▶ EXERCISE
Count the lines in the data below that contain the string "slope", and reply with the number alone.

▶ DATASET CONTENT
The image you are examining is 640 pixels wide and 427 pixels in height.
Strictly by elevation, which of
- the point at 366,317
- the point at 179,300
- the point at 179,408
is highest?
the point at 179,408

==

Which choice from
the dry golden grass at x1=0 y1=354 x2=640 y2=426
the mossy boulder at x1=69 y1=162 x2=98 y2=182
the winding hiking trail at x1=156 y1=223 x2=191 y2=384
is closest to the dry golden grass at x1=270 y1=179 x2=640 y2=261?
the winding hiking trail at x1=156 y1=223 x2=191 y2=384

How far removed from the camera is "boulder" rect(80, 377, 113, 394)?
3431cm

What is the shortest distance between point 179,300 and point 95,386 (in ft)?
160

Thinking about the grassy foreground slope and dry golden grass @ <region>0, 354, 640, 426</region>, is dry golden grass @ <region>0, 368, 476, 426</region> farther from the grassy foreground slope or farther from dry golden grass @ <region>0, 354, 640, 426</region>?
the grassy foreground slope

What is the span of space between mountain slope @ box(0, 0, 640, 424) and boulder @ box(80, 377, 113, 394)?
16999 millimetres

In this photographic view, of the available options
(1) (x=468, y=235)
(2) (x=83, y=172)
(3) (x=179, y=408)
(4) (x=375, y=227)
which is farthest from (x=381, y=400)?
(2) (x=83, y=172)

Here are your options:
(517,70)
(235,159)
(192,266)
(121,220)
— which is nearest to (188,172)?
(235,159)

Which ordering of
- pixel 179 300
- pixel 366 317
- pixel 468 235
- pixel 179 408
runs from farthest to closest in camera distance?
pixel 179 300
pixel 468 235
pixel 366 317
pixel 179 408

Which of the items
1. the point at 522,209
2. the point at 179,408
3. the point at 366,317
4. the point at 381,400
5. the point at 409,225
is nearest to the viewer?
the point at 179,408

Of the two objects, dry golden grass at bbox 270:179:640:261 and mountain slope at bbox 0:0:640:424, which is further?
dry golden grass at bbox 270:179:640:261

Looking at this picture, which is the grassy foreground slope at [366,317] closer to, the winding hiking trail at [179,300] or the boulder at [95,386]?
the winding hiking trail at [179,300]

---

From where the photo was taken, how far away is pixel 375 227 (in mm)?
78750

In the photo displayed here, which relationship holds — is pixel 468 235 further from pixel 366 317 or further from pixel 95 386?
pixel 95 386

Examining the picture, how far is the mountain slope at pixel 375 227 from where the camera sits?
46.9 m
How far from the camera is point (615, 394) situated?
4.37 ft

▶ REPLY TO THE EXERCISE
6